Some people go on a $10,000 vacation but spend twenty minutes each day looking for free parking.

Since it is so hard for us to assess the real value of things, when something is on sale, we take the easy way and make our decision based upon the sale price.

How we spend money depends upon how we feel about the money.

People are likely to spend their salary on “respectable” things like paying bills, because it feels like “serious money.” On the other hand, money that feels like fun —like $300 million in casino winnings— is likely to be spent on fun things, like more gambling.

Using credit cards, e-wallets, and automatic bill-pay is the equivalent to putting little “financial helmets.” Like bad doctors, we treat the symptom (the pain) but not the underlying disease (the paying).

Because credit cards allow us to pay for things in the future, they make our financial horizons less clear and our opportunity costs more blurry, and they lessen our current pain of paying.

When we’ve made a particular financial decision in the past, we tend to assume we made the best decision possible. We look for data that supports our opinion, feeling even better about the quality of our decision. As a consequence, our previous decisions are reinforced and we simply follow suit in the present and future.

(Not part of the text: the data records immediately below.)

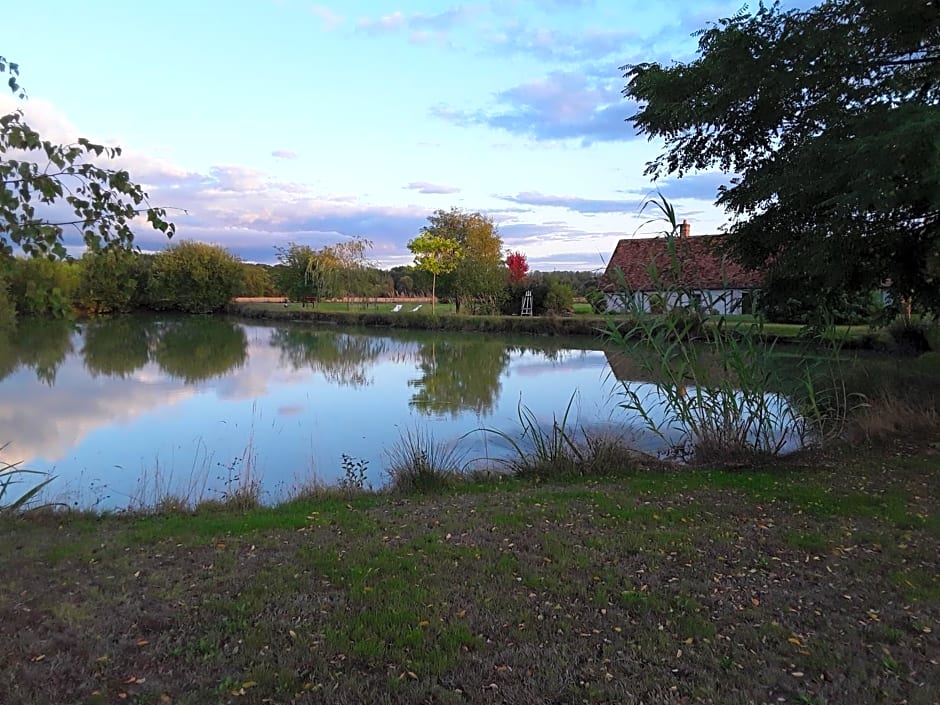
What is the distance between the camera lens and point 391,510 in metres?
5.33

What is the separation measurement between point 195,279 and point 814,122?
4942 cm

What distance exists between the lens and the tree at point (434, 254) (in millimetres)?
38281

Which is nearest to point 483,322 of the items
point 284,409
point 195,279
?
point 284,409

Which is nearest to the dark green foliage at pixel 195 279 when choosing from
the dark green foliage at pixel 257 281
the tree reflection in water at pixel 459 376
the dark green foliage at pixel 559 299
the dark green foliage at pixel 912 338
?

We feel the pain of losses more strongly than we do the same magnitude of pleasure. In other words, we feel the pain of losing $10 about twice as strongly as we do the pleasure of winning $10.

When language supports an experience, or anticipation of an experience, it changes and enhances that experience and how we value it.

Again, when we don’t know how to evaluate items, we are affected by easily comparable features; even if those features have little to do with the real value of the product in question.